Inhalt
Nina, eine Gynäkologin, wird nach dem Tod des Neugeborenen mit Vorwürfen konfrontiert. Während der Ermittlungen wird ihr Leben auf den Prüfstand gestellt. Sie bleibt ihren ärztlichen Pflichten treu und ist entschlossen, die Pflege zu leisten, die andere trotz der Risiken nicht anbieten können.
Kritik
Ein zorniger Vater, der abrupt der undurchsichtigen Protagonistin Dea Kulumbegashvilis (Beginning) zwiespältigen Zweitwerks ins Gesicht spuckt. Ein Anhalter, der ihren Kopf auf das Lenkrad schlägt. Die männliche Aggression, der die Gesellschaftsstrukturen des Schauplatzes im ländlichen Georgien ungehemmt hervorzubrechen erlauben, soll unvermittelt und unberechenbar wirken. Ein Monstrum in unwirklich schöner Umgebung. Ein hässlicher Kontrast zu malerischen Mohnblumen-Feldern und gleißenden Sonnenuntergängen, bei denen die Geburtshelferin Nina (eindrucksvoll: Ia Sukhitashvili, House of Others) sich von ihrer körperlich und psychisch fordernden Arbeit regeneriert.
In den spezifischen Kontexten, in denen die indirekt von ihrem Debütwerk angeregte Regisseurin die Gewalt zeigt, ist die Wirkung jedoch gegenteilig. Die Angriffe wirken erwartbar, sogar provoziert oder - je nach ideologischer Haltung des Zuschauenden - verdient. Es bleibt unklar, ob diese dramaturgische Grenzwertigkeit ungewollt ist oder eine gezielte Herausforderung. Davon gibt es viele in der spartanischen Story, die Nina in einer Ausnahmesituation bei ihrer Arbeit beobachtet. Es ist ein ausdauernder Blick, manchmal minutenlang, zugleich ausweichend und unausweichlich.

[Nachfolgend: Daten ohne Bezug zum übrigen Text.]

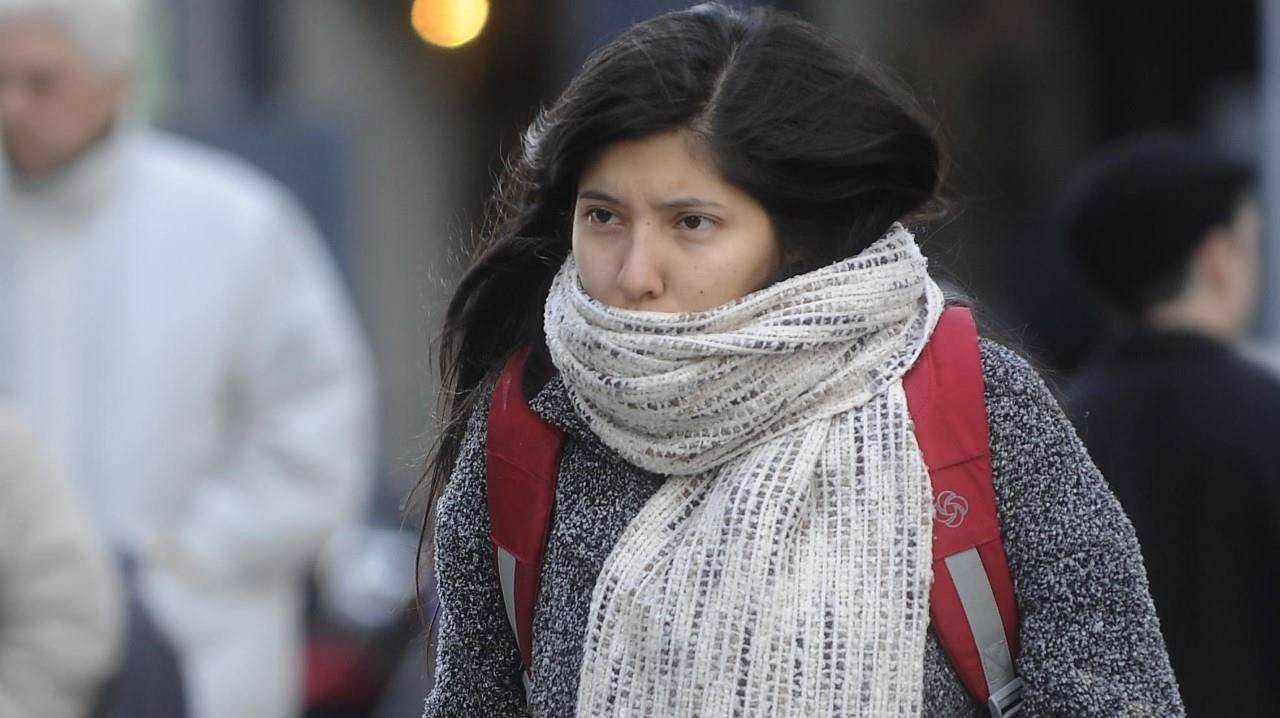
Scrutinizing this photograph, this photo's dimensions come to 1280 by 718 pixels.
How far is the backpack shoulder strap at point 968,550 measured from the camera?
6.72ft

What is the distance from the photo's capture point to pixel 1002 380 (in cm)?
211

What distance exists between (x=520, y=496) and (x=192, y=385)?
2.42 metres

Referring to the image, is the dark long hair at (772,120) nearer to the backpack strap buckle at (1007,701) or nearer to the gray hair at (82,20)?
the backpack strap buckle at (1007,701)

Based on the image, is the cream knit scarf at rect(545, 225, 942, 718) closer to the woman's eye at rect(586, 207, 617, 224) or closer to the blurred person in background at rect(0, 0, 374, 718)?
the woman's eye at rect(586, 207, 617, 224)

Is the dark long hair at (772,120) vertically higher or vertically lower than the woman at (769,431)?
higher

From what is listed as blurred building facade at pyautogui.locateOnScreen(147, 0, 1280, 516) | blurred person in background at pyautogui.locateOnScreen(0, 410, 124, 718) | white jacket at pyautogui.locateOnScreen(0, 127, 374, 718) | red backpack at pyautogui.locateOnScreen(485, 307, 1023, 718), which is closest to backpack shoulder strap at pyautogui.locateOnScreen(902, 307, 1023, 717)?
red backpack at pyautogui.locateOnScreen(485, 307, 1023, 718)

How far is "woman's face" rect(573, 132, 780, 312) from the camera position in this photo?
6.79ft

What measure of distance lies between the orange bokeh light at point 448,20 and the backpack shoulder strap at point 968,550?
5.72 meters

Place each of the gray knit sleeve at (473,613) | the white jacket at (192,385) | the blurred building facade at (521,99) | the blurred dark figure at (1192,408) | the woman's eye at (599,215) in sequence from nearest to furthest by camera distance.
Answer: the woman's eye at (599,215) < the gray knit sleeve at (473,613) < the blurred dark figure at (1192,408) < the white jacket at (192,385) < the blurred building facade at (521,99)

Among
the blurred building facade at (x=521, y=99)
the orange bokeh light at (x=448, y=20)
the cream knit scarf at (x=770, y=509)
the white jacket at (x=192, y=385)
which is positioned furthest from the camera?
the orange bokeh light at (x=448, y=20)

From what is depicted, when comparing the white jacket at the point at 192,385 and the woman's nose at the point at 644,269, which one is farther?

In dieser Ambivalenz des gleichzeitigen Hin- und Wegsehens liegt eine weitere Crux der invasiven Inszenierung, die der dringlichen Thematik eher abträglich ist. Im Zentrum steht das de facto Abtreibungs-, oftmals sogar Verhütungsverbot in Kulumbegashvilis Heimat. Zwar sind Schwangerschaftsabbrüche legal, aber in ländlichen Gegenden nicht verfügbar. Massives soziales Stigma, Klerikalismus, patriarchalische Unterdrückung und eklatante Bildungsdefizite schaffen jedoch ein Gesellschaftsklima, das Kinderehe, Missbrauch und Zwangsgeburten toleriert, aber Familienplanung als Sünde betrachtet. In diesem Sinn ist Nina schuldig.
Der Vorwurf, ein Neugeborenes in heimlichem Einvernehmen getötet zu haben, steigert die Gefahr Ninas heimlicher Zweitarbeit. Sie unternimmt Abtreibungen, eine davon in voller Länge vor der Kamera. Deren dokumentaristischer Blick zeigt nur den Unterleib des Mädchens, dessen Gesicht vorher kaum auszumachen ist, das stumm bleibt und keinerlei Individualisierung erfährt. Frauenfiguren sind mit Ausnahme Ninas definiert durch ihre Fortpflanzungsorgane. Männer mit Ausnahme ihres Ex-Freundes (Kakha Kintsurashvili) durch Gewalt. Oberflächlich kritisiert, sind die archaischen Gender-Bilder längst inszenatorisch internalisiert.
Fazit
Radikale Stilistik, immersive Tonsspuren, quälend lange Kameraeinstellungen und drastische Körperbilder machen Dea Kulumbegashvili defensives Drama formalistisch so polarisierend wie seine Themen. Die zeigen die inhärente Problematik ihrer provokanten Perspektive. Abtreibung und Kindstötung erscheinen parallelisiert. Frauenfiguren sind durch ihren Unterleib bestimmt; durch Mutterschaft oder masochistische Triebhaftigkeit. Teilansichten verdecken das Schauspiel und machen gerade weibliche Charaktere zu Objekten eines voyeuristischen Blicks. Abstrakte Albtraum-Szenen eines deformierten Wesens erscheinen mehr als eine weitere kalkulierte Irritation denn stimmige Symbolik tabuisierter Traumata.